Joan filed a complaint with the Civilian Complaint Review Board, an independent agency that, according to its web site, is “empowered to receive, investigate, mediate, hear, make findings, and recommend action on complaints against New York City police officers alleging the use of excessive or unnecessary force, abuse of authority, discourtesy, or the use of offensive language.” She sat for an in-person interview in August, which the CCRB audio taped. When she hadn’t heard anything by early November, she emailed the assigned CCRB investigator.

The investigator responded by email the next day. She told Joan she had some follow-up questions — which according to Joan turned out to be questions she addressed during her interview. Still, she answered them again, this time in writing.

“Why did you believe that both of the officers inside of the police vehicle were uniformed?” the investigator asked. (Joan replied that she saw both of them from the chest up.) “Were there any witnesses that you can identify and/or provide their names and contact information, of this incident?” (There weren’t.)

In addition, emails show the investigator informed Joan that her complaint about almost being hit by the officers’ patrol car was outside the CCRB's jurisdiction, and would be taken up by a different agency, which would be in touch.

Joan says she got several written notices from the CCRB, but none of them indicated that the case was moving closer to mediation with NYPD — the resolution suggested by the CCRB. After five months, she felt like the investigator was waiting her out, or even trying to catch inconsistencies in her story. CCRB investigations, she was told, can take between eight and 12 months.

Then, toward the end of June — 11 months after the incident — the CCRB asked Joan to come in and look at photos of officers.
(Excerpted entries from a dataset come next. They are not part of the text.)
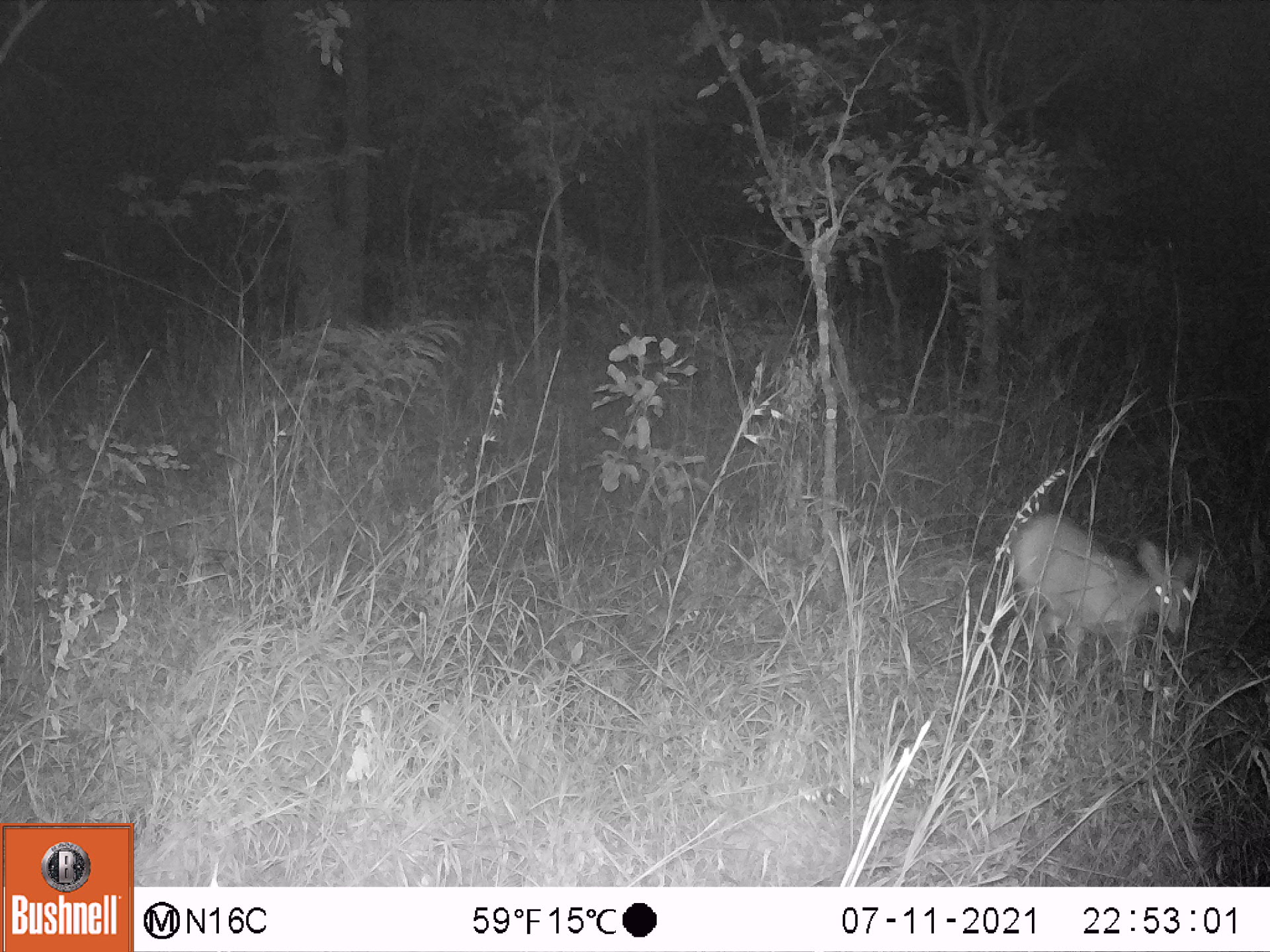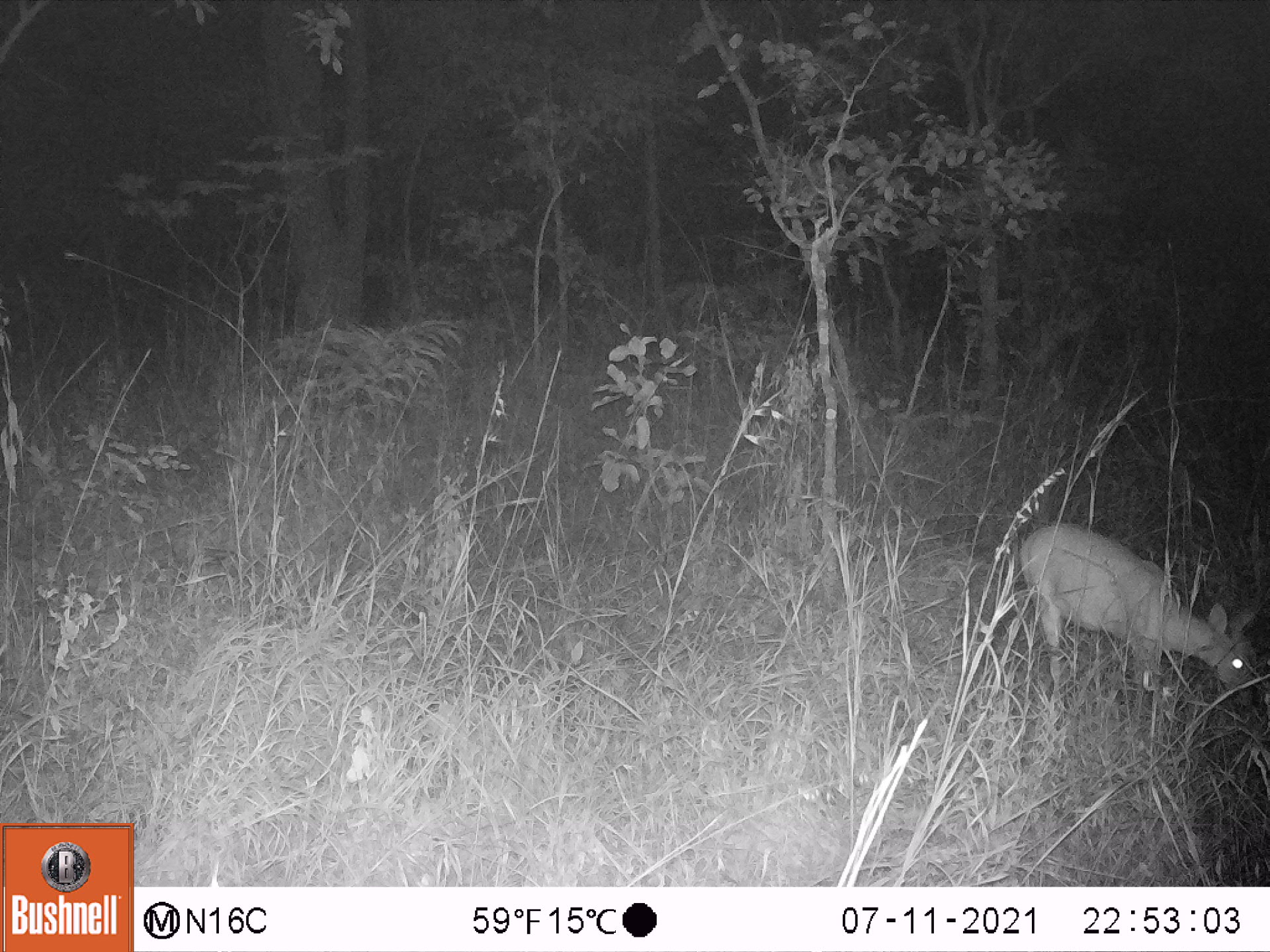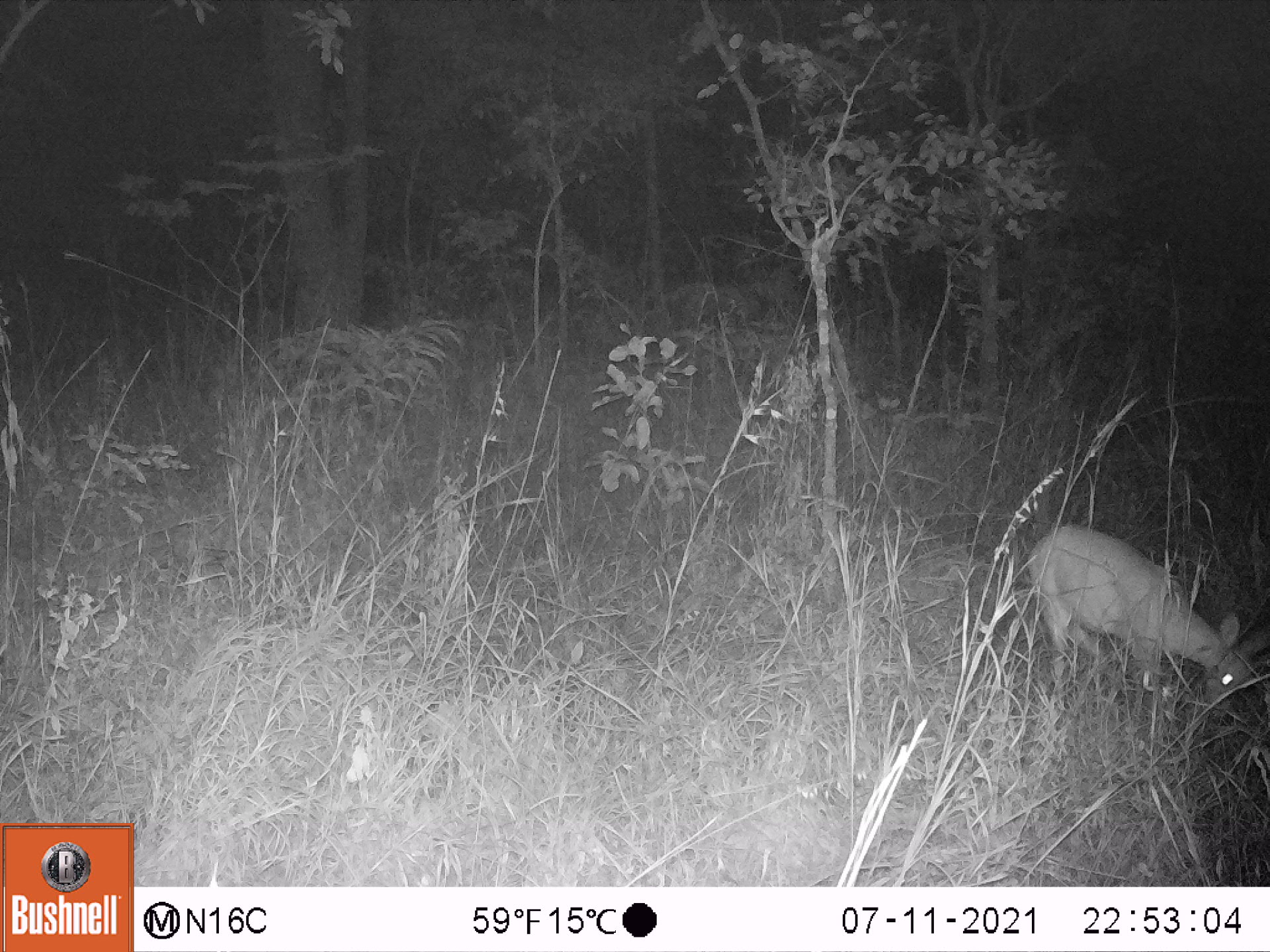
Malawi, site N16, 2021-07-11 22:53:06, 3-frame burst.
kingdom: Animalia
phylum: Chordata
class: Mammalia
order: Artiodactyla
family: Bovidae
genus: Sylvicapra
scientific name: Sylvicapra grimmia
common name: common duiker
Common duiker (Sylvicapra grimmia), count 1.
At that point, she’d had enough.

“Seriously, what are the chances I remember what this guy looks like?” she told Streetsblog. “I don't expect any resolution at this point.”
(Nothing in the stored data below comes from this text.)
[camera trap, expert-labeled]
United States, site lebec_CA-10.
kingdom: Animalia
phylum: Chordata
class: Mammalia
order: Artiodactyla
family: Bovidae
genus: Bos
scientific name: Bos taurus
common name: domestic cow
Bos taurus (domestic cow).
As for the near-collision, the investigator didn’t tell Joan what agency would be handling that part of the complaint, and she never heard anything else about it.

"I'm very disappointed in how this has turned out,” says Joan. “I was assured that the complaint was being taken very seriously, but now, a year later, it just seems like lip service. From where I stand, CCRB is a part of the problem, rather than the solution."

The CCRB has a new chair, civil rights attorney Richard Emery. According to the Daily News, Emery wants to change the way the agency handles citizen complaints, in order to alert NYPD brass to “troubling trends among police officers.” Another Emery initiative, the Daily News reports, is “immediately offering mediation to complainants.”